Брита Моура не привыкла, что мужчины опаздывают к ней на свидание. Темноволосая, с чувственным крупным ртом, с умопомрачительной фигурой, ради которой главным образом и заполнялся партер театра «Эдем» – шедшее там музыкальное ревю называлось «Не замужем и независима», – с накладными ресницами, с ярко накрашенными губами a lá Джоан Кроуфорд, она, как и Фалько, зачесывала свою гриву кверху и скрепляла фиксатуаром, открывая лоб, и, казалось, сошла с рекламной афиши или страниц иллюстрированного еженедельника. Родившаяся двадцать семь лет назад в деревушке провинции Алентежу, Брита относилась к числу тех женщин, из-за которых молодые теряют голову, а старые – деньги. Она прошла тернистый путь, прежде чем достичь своего нынешнего положения звезды, и без колебаний потрошила тех, кому посчастливилось подойти к ней достаточно близко. Фалько, однако, был ее слабостью. Они познакомились пять недель назад в эшторильском казино у стола, где играли в рулетку, и с тех пор время от времени встречались.

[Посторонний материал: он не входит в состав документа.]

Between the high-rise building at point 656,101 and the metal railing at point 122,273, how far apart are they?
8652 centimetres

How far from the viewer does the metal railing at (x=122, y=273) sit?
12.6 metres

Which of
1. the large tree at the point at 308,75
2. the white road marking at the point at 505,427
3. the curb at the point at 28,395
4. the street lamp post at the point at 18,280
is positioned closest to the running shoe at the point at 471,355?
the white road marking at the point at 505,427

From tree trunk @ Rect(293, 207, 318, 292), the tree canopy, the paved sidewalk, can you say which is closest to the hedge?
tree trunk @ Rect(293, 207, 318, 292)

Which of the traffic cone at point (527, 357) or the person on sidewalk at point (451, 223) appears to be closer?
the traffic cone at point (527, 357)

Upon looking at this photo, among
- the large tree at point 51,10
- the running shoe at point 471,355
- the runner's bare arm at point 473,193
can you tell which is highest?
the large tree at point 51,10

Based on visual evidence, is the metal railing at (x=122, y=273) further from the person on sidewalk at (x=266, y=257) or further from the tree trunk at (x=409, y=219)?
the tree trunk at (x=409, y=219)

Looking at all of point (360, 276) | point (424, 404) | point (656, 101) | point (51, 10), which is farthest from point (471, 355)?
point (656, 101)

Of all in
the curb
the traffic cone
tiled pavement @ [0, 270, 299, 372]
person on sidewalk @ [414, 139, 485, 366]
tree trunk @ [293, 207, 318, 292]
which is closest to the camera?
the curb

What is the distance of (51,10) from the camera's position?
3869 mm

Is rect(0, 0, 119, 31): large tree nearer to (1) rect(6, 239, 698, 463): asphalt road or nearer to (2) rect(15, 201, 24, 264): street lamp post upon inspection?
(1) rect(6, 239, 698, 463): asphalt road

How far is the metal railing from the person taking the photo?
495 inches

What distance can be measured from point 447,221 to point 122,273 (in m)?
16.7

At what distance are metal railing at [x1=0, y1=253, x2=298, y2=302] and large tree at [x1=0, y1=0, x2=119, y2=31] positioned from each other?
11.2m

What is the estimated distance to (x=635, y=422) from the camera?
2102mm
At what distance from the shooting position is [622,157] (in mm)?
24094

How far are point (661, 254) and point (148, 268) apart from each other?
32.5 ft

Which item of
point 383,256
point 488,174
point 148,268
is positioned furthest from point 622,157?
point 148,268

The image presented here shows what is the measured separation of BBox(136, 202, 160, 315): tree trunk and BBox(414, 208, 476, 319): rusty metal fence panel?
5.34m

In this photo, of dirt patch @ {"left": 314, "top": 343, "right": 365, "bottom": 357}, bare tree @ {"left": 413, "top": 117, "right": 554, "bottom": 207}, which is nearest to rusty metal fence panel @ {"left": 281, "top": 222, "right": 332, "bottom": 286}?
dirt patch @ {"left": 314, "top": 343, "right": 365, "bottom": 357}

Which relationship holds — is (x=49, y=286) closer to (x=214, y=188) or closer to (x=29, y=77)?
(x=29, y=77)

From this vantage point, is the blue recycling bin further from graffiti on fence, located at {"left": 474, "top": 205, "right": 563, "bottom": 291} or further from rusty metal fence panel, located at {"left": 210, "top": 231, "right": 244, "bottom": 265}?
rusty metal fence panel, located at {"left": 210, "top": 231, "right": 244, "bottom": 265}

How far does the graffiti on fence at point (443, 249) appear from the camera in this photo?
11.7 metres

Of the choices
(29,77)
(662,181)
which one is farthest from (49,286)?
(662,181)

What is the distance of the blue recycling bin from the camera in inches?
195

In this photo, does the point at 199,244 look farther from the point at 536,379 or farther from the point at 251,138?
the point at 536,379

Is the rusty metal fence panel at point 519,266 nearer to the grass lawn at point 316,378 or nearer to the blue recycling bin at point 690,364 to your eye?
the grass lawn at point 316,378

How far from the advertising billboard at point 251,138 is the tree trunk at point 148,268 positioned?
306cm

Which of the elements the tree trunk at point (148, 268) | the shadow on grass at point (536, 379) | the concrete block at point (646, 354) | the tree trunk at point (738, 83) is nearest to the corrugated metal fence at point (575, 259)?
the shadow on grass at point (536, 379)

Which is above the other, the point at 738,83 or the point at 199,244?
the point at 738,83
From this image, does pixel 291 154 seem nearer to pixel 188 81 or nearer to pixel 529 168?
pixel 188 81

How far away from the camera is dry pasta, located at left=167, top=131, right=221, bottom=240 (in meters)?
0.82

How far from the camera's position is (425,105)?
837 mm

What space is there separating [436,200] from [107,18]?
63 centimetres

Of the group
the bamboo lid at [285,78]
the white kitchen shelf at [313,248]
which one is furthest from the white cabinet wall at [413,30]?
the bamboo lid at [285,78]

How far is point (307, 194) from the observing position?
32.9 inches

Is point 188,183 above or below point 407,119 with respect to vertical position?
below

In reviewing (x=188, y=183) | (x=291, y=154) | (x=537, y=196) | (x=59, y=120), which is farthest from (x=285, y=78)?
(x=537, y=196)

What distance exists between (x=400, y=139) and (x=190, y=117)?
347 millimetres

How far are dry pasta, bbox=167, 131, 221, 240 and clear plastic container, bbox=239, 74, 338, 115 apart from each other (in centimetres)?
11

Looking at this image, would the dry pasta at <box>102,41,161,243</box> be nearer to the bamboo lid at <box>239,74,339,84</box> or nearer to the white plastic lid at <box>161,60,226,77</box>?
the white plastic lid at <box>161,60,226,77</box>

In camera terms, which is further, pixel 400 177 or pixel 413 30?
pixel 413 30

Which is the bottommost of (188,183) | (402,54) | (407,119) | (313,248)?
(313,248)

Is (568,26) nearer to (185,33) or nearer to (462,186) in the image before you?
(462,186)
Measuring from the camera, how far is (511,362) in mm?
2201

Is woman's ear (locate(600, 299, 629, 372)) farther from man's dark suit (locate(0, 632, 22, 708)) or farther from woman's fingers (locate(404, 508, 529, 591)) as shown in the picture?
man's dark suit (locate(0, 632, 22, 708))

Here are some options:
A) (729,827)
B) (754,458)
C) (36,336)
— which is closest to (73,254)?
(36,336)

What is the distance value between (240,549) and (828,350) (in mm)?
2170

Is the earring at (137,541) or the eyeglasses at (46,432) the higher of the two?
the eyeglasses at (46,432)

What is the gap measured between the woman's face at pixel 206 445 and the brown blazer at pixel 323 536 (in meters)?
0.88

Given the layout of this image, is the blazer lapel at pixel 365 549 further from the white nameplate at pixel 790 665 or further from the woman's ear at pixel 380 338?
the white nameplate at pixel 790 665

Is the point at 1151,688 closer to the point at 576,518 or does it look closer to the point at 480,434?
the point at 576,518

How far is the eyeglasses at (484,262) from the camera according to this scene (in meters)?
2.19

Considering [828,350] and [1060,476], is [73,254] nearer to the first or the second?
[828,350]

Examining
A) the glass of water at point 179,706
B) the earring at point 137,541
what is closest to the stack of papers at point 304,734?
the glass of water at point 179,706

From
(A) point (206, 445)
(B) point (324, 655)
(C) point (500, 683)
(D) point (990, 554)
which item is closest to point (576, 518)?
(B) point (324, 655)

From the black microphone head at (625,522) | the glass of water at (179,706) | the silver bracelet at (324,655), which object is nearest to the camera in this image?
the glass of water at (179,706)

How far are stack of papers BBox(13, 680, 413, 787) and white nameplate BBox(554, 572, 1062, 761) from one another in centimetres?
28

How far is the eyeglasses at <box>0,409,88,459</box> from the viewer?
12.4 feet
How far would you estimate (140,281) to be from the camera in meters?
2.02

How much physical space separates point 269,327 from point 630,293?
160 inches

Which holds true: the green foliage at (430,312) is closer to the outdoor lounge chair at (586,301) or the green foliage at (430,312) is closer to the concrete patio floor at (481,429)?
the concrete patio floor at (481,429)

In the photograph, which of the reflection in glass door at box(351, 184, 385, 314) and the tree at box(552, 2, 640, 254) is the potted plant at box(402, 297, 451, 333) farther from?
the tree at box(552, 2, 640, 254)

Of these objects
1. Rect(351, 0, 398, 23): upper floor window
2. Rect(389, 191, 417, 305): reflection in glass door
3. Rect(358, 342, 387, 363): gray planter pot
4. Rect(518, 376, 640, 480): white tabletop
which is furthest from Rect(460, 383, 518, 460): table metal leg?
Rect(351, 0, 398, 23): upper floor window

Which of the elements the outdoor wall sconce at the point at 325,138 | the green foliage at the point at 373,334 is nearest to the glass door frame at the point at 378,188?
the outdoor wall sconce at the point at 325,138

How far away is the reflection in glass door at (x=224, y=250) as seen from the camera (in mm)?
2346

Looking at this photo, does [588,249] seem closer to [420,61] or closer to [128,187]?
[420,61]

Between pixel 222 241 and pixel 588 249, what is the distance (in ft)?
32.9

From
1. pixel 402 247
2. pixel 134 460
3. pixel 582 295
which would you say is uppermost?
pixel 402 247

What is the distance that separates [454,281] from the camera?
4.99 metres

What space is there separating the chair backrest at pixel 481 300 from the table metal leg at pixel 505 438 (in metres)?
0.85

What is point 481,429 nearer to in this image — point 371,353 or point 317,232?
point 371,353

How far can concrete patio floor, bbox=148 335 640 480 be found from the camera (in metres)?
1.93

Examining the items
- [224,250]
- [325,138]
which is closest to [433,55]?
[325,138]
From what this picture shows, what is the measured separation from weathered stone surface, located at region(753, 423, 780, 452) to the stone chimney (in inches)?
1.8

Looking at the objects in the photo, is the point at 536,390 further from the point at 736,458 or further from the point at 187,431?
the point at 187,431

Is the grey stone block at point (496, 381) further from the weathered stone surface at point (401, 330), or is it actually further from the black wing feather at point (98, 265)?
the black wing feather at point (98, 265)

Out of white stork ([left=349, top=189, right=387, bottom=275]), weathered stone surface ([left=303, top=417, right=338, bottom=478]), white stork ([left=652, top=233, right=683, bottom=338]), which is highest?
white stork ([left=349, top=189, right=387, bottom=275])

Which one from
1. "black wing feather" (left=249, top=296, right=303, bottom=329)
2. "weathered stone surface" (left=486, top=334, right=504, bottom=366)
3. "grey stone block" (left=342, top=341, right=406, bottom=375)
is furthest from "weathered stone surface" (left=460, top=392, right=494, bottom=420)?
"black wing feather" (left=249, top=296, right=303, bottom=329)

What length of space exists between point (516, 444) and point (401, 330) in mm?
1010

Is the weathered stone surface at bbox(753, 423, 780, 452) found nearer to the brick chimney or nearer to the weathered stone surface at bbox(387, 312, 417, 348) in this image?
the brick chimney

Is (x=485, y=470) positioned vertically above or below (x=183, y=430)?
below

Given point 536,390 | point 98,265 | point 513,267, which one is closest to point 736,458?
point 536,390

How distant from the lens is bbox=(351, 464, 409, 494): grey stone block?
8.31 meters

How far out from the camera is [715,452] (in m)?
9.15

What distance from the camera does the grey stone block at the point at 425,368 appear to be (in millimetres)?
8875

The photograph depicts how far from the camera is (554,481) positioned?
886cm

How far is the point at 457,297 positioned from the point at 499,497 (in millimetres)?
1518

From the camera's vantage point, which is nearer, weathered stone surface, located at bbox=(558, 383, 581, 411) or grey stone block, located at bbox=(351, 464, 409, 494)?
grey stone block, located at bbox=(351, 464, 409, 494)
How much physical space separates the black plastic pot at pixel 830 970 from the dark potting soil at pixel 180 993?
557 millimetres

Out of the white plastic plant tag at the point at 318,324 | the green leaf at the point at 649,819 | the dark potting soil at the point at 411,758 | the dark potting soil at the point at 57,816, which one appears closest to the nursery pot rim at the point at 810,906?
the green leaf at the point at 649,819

– Ну, чего бы тебе хотелось? – с полнейшей естественностью осведомился Фалько, изучая меню.
Она капризно сморщила носик – злость еще не прошла:
– Мне вообще уже ничего не хочется.
– Я, пожалуй, закажу треску на углях… Вина выпьешь?
– Ты бесчувственная скотина.
– Вовсе нет. Я просто проголодался. – Официант невозмутимо ждал. – Давай тебе тоже закажем рыбу?
Фалько говорил неправду: он совершенно не проголодался, но этот обыденный обеденный обряд помогал ему успокоиться. Заслониться банальной болтовней с красивой женщиной. Это приводило в порядок его мысли, проясняло намерения, отгоняло свежие воспоминания.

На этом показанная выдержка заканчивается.